Extracted text
"""

By MADISON HIRNEISEN
THE CENTER SQUARE STAFF REPORTER
(The Center Square) — Many California employers will soon be required to include salary ranges on job postings under a new law signed by Gov. Gavin Newsom on Tuesday.
The new law, Senate Bill 1162, will require employers with 15 or more workers to provide employees with pay scales for their jobs starting Jan. 1, 2023. It also requires employers to maintain records of the job titles and wages of each employee. The data would be open to inspection by the state’s labor commissioner, who could fine violators up to $10,000.
“California has once again shown its dedication to creating a more equitable economy for all,” the bill’s author, Sen. Monique Limón, D-Santa Barbara, tweeted Tuesday. “Disclosing salary ranges have been proven to narrow the wage gap.”
The Golden State is not the first in the nation to move forward with this requirement. Colorado’s Equal Pay for Equal Work Act took effect on Jan. 1, 2021, requiring employers to disclose a salary range on job postings.
The California measure was backed by unions and women’s committees across the state, who argued that greater transparency is needed to expose and eliminate gender and race-based pay disparities. It faced opposition from the Chamber of Commerce and certain industry associations who feared the law could open employers up to litigation and would undermine “employers’ ability to hire.”
“SB 1162 undermines employers’ ability to hire and subjects employers to a private right of action and penalties under the Private Attorneys General Act (PAGA),” CalChamber and other associations wrote in an opposition letter in August. “The additional burdens and costs this proposal would create will limit an employer’s ability to offer higher wages and benefits to new or existing employees and discourage growth or expansion in California.”

"""

Task goal
Copy the passage of the article on California's salary-range law from "The new law, Senate" to "up to $10,000.".

[Source records]
"""

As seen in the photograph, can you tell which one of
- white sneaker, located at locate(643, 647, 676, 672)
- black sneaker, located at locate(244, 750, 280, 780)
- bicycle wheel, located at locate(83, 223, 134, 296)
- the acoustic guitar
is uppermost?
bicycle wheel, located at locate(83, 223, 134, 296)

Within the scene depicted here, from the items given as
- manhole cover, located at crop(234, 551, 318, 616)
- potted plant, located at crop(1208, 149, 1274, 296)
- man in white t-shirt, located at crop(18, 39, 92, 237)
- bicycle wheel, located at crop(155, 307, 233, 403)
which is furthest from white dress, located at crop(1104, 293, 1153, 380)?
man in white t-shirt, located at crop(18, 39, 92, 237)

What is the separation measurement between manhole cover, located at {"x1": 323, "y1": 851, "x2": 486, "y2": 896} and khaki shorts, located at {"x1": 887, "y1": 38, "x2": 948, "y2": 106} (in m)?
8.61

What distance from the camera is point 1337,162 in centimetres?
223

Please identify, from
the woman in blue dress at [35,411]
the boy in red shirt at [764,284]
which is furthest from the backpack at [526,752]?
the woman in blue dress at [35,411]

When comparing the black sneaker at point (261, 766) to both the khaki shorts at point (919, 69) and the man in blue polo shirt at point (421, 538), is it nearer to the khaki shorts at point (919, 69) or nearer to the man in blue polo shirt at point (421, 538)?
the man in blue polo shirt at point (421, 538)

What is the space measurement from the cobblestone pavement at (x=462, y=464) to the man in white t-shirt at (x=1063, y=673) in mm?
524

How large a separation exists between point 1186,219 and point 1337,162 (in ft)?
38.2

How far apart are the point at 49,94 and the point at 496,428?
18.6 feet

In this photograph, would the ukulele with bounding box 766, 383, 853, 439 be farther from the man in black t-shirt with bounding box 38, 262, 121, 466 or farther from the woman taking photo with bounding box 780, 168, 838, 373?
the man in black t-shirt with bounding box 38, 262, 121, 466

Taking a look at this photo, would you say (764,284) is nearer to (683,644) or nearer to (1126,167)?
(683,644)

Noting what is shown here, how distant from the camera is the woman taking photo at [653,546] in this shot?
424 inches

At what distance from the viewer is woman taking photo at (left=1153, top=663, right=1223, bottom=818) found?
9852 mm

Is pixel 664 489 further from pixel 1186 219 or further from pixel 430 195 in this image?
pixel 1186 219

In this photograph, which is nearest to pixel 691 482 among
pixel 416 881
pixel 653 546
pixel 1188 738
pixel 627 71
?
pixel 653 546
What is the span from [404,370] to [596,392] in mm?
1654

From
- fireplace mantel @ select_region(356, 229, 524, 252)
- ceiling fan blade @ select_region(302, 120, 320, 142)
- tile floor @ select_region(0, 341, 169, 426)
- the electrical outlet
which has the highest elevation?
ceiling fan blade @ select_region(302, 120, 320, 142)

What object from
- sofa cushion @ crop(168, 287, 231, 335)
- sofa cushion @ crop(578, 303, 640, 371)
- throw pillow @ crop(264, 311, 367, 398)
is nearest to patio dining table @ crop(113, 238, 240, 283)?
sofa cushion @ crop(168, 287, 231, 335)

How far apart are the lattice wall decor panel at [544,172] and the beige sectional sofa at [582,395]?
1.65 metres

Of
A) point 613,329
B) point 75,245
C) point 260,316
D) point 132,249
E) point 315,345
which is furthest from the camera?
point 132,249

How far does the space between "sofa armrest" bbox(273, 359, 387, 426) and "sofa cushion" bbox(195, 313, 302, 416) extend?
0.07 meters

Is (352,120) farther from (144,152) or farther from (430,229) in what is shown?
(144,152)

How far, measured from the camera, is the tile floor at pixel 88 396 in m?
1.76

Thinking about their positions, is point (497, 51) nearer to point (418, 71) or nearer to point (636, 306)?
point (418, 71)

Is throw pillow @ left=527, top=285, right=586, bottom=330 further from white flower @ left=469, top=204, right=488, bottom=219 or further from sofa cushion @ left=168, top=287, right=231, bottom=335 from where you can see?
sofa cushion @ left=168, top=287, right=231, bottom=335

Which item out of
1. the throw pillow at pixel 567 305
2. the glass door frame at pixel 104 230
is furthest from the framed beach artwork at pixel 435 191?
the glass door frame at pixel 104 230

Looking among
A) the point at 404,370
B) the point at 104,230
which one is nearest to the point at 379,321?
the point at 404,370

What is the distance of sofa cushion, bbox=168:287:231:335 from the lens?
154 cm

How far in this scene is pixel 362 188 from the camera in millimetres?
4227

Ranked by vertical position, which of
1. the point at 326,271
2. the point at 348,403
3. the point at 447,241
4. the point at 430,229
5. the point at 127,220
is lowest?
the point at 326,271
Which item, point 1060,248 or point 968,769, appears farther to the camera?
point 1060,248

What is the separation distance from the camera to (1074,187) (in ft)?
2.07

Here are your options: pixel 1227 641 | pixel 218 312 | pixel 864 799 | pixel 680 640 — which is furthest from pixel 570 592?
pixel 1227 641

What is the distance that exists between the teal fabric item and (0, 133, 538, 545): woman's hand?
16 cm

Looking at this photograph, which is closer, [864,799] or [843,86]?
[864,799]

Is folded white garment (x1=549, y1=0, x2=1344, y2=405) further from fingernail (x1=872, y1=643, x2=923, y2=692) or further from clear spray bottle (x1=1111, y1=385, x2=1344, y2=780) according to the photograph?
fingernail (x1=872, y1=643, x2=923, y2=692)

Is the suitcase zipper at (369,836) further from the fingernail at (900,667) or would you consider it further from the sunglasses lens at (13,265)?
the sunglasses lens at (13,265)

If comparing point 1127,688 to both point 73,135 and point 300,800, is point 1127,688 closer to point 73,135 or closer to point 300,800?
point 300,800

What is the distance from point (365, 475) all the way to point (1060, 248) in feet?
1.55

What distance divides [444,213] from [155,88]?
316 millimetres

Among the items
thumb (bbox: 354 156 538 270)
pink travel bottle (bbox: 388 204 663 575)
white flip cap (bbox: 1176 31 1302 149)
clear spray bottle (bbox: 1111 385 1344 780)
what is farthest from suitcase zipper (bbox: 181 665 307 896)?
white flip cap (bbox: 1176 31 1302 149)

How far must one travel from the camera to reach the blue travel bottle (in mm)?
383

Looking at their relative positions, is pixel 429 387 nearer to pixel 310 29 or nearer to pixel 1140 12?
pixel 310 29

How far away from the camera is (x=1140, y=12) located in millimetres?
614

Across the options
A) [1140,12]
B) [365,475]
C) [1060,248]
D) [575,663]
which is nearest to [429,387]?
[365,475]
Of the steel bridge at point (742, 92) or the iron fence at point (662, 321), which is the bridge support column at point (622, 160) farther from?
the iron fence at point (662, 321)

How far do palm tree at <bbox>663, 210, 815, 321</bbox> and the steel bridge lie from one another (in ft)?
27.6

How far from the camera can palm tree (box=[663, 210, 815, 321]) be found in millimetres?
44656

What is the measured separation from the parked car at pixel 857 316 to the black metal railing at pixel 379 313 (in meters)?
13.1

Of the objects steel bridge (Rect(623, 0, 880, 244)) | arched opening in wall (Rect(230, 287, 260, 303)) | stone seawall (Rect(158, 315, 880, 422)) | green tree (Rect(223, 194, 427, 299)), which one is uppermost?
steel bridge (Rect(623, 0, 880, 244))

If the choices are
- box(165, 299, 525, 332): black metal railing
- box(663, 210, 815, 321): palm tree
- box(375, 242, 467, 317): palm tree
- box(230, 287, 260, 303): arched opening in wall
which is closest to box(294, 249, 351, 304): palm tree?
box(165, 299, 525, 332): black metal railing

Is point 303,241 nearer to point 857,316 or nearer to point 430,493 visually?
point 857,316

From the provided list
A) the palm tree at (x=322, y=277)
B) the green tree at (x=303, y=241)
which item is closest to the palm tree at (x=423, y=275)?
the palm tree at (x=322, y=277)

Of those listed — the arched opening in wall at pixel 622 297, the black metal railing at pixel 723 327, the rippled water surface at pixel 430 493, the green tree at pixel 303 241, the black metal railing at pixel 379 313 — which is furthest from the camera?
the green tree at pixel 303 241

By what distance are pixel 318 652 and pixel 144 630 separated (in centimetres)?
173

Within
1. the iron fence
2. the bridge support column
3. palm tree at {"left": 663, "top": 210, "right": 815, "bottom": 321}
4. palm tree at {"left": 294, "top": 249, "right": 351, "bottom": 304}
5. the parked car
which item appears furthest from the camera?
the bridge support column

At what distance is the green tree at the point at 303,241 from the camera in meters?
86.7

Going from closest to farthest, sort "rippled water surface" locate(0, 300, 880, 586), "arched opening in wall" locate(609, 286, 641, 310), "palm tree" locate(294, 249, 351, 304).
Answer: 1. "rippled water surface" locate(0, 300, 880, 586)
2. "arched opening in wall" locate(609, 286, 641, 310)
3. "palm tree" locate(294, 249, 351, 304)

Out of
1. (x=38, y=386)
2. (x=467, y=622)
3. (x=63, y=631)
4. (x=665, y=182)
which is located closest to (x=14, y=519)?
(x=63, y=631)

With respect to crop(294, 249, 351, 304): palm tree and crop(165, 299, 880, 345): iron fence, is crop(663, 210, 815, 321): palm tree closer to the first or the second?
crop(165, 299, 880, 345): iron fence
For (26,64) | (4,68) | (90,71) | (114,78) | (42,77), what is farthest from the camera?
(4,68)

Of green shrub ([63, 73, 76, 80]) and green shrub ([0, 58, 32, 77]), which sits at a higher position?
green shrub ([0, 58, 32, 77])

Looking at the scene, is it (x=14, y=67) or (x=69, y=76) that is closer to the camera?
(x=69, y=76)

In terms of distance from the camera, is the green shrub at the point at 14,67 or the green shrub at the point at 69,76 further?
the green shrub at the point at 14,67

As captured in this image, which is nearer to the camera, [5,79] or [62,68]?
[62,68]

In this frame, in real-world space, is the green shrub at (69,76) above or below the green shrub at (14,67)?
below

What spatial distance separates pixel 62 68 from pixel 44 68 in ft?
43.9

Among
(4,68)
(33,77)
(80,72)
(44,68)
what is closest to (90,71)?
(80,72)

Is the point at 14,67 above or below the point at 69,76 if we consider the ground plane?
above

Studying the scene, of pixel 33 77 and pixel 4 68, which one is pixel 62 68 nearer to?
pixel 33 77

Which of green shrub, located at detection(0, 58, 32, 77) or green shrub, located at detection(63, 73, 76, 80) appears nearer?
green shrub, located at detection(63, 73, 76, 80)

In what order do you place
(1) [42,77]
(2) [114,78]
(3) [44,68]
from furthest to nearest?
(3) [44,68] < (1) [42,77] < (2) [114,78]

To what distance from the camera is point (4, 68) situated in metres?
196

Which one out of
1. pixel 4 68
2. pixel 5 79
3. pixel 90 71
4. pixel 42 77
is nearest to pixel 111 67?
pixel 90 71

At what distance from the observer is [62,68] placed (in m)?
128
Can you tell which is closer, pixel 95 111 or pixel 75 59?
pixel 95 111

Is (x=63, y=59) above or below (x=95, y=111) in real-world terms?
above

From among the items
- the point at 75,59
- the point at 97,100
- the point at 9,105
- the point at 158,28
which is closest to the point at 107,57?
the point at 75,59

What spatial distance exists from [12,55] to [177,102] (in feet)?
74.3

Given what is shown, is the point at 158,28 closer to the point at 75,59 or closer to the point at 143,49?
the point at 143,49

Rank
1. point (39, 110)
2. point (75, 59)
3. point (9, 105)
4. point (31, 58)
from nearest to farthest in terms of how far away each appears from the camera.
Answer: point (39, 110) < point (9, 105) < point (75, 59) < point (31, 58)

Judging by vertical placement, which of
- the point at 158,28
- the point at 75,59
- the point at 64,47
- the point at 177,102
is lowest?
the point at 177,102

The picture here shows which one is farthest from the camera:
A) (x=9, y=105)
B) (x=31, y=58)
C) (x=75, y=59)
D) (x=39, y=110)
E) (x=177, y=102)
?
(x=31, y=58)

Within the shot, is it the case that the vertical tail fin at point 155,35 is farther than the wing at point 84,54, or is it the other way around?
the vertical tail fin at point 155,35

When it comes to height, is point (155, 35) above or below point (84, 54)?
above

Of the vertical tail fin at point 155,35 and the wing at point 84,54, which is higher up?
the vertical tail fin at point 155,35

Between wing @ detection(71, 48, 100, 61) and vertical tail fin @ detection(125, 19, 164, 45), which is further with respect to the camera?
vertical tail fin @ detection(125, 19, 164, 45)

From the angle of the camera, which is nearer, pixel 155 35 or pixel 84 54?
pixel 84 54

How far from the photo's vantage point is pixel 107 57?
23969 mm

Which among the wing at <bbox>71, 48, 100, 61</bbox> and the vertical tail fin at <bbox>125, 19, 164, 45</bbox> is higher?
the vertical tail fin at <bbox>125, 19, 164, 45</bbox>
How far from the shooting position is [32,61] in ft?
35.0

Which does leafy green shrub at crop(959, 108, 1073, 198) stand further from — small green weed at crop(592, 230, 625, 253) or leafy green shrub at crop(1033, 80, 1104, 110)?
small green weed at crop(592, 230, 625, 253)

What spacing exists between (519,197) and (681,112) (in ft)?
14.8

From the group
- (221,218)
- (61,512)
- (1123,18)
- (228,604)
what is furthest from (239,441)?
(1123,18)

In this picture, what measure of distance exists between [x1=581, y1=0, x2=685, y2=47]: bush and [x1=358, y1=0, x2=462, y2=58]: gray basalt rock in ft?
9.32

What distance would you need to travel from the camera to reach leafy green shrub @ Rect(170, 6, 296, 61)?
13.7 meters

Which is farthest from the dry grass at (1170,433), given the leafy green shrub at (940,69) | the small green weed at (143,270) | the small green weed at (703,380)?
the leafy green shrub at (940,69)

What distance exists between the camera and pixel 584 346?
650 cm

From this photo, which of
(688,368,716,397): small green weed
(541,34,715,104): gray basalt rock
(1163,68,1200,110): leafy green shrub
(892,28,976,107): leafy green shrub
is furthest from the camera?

"""

Written answer
The new law, Senate Bill 1162, will require employers with 15 or more workers to provide employees with pay scales for their jobs starting Jan. 1, 2023. It also requires employers to maintain records of the job titles and wages of each employee. The data would be open to inspection by the state’s labor commissioner, who could fine violators up to $10,000.